THERE WAS TO BE a brave new world. "Revolution," Ottilia called it; "Reconstruction" was the politicians' word. To the German revolutionary, the war had been worth the cost; it had brought about a step forward "which even fifty or even a hundred years of peace could not have produced." Indeed, she wrote, "in the whole century" nothing in Europe or America had been "more important" than the "revolution" which had been taking place "here in the last five years." She was eager for its consummation.
The war was over, emancipation had been won, and America would rebuild itself into a place of newer, greater equality and opportunity. Looking back, most observers would say that Assing had overstated her case. In our national embarrassment over having so firmly slammed the door on the freed people so soon after this moment of triumph, we tend to say that hopes were too high; the usual excuse is that times were not yet right for racial equality. Frederick Douglass and Ottilia Assing thought they had never been more right.

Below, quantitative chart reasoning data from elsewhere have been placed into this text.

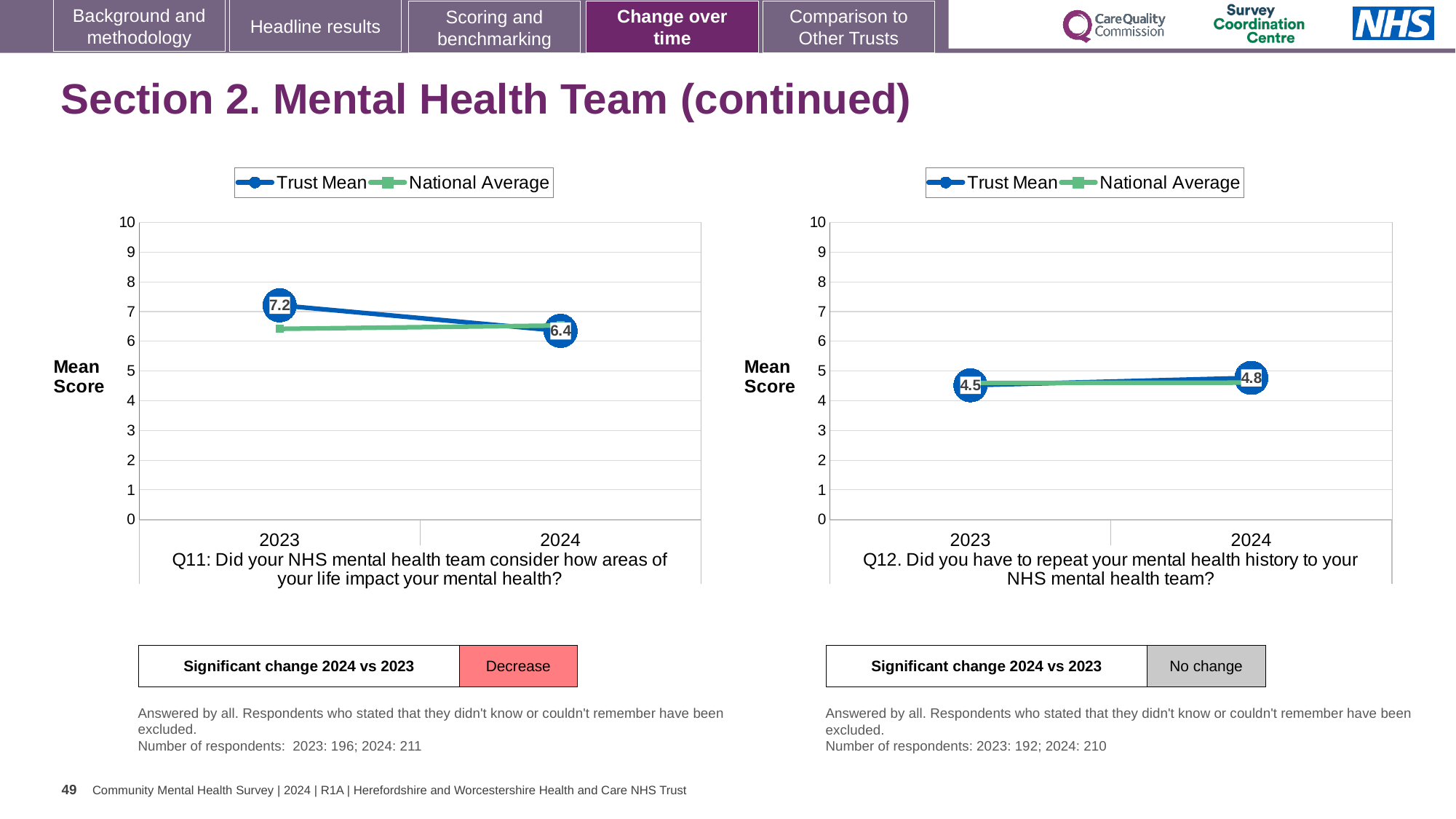
In the Q11 chart (left), does the Trust Mean rise or fall from 2023 to 2024? fall How many series does the legend of the Q12 chart (right) list? 2 In the Q11 chart (left), which is larger, the Trust Mean for 2023 or the Trust Mean for 2024? 2023 What type of chart is the Q11 chart on the left? line chart In the Q12 chart (right), is the National Average value for 2023 greater or less than 6? less In the Q12 chart (right), what is the difference between the Trust Mean for 2024 and 2023? 0.3 In the Q12 chart (right), what is the Trust Mean score for 2024? 4.8 In the Q11 chart (left), what is the Trust Mean score for 2024? 6.4 In the Q11 chart (left), by how much did the Trust Mean change from 2023 to 2024? 0.8 In the Q11 chart (left), what is the Trust Mean score for 2023? 7.2 In the Q12 chart (right), what is the Trust Mean score for 2023? 4.5 In the Q12 chart (right), does the Trust Mean rise or fall from 2023 to 2024? rise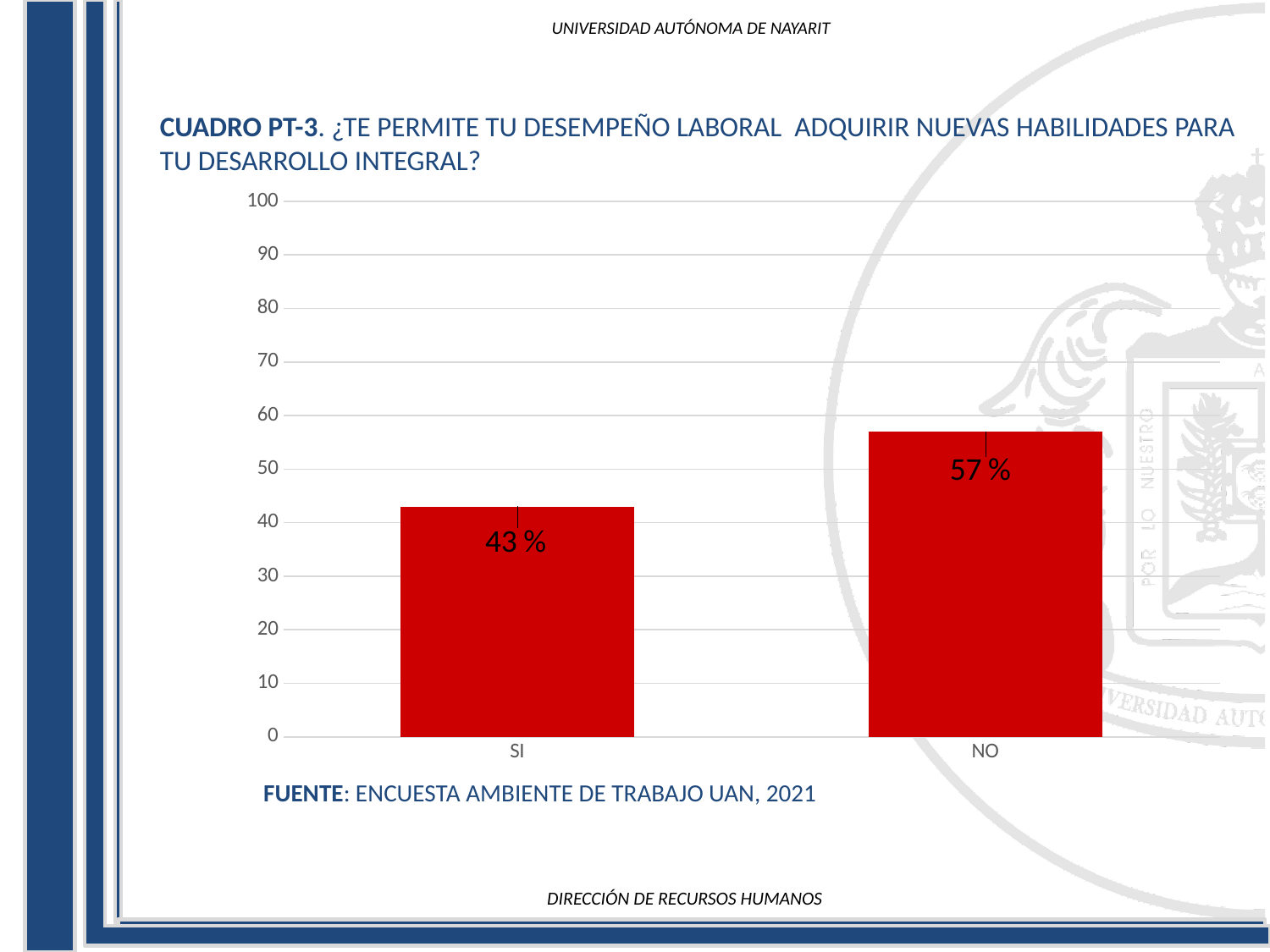
What is the difference between the values for NO and SI? 14 % How many categories are shown on the x axis? 2 Which category has the highest value? NO Which category has the lowest value? SI What is the value for NO? 57 % What is the value for SI? 43 % What colour are the bars in the chart? red Is the value for NO greater or less than 50? greater Is the value for SI greater or less than 50? less Which is larger, the value for SI or the value for NO? NO What kind of chart is shown on the slide? bar chart What is the maximum value shown on the vertical axis? 100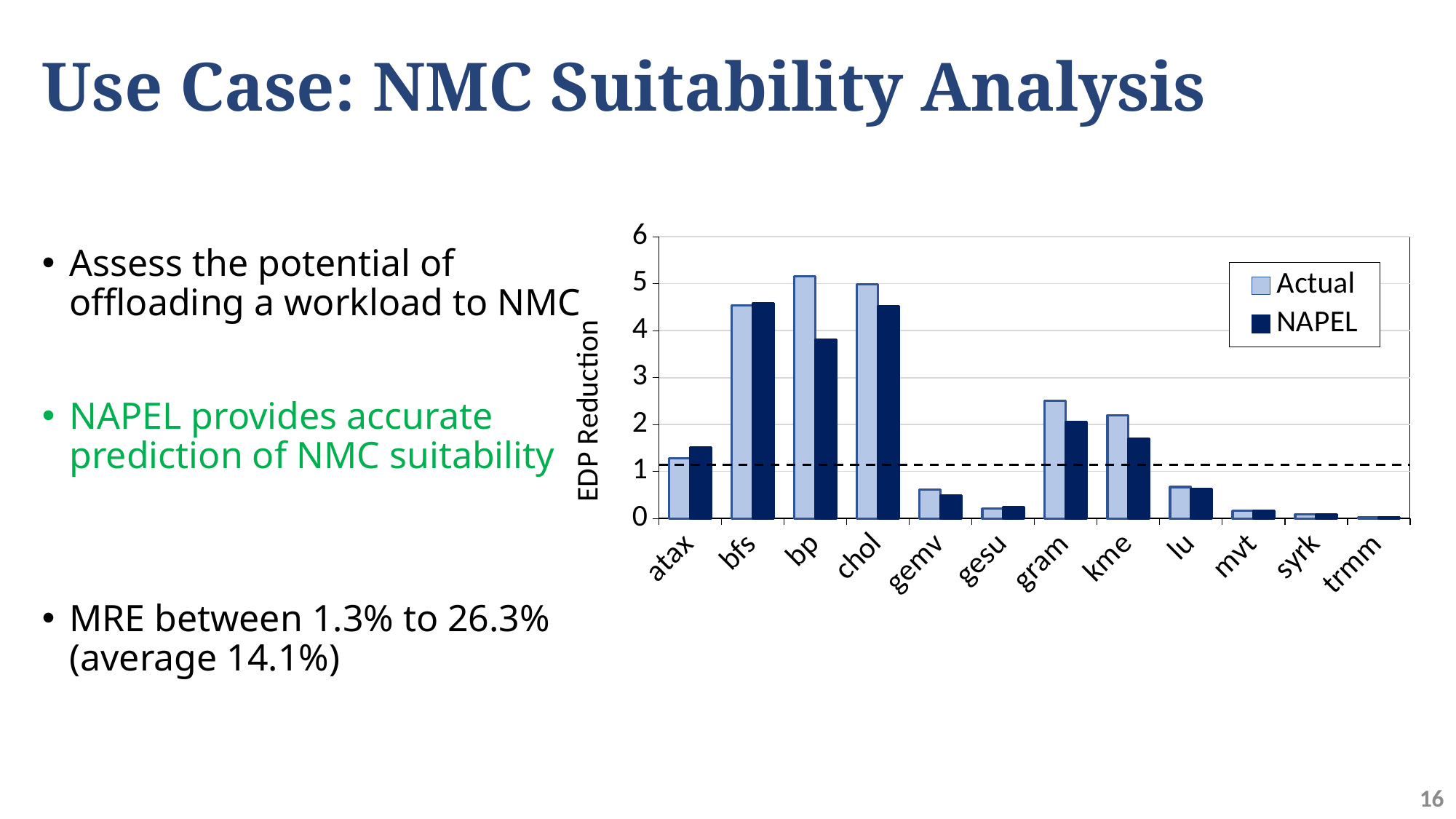
Which workload has the lowest Actual EDP Reduction? trmm Is the Actual value for gram greater or less than 2? greater How many series does the legend list? 2 What is the label of the y axis? EDP Reduction What kind of chart is shown on the slide? bar chart Is the Actual value for bp greater or less than 5? greater For atax, which is larger: the Actual value or the NAPEL value? NAPEL Is the Actual value for lu greater or less than 1? less How many workload categories are shown on the x axis? 12 Which workload has the highest Actual EDP Reduction? bp For bp, which is larger: the Actual value or the NAPEL value? Actual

The Douglasses in their forties and their children in their twenties were eager to enter the city of which the family patriarch was not the least of the architects. African Americans, slave and free, were to be simply Americans. William Lloyd Garrison, another of the builders, thought no further construction was needed. For him, the job was done; liberation was the whole of it. In the spring of 1865, he called for the disbanding of the American Anti-Slavery Society. But others, Wendell Phillips and Douglass among them, knew that things were not yet secure enough for that.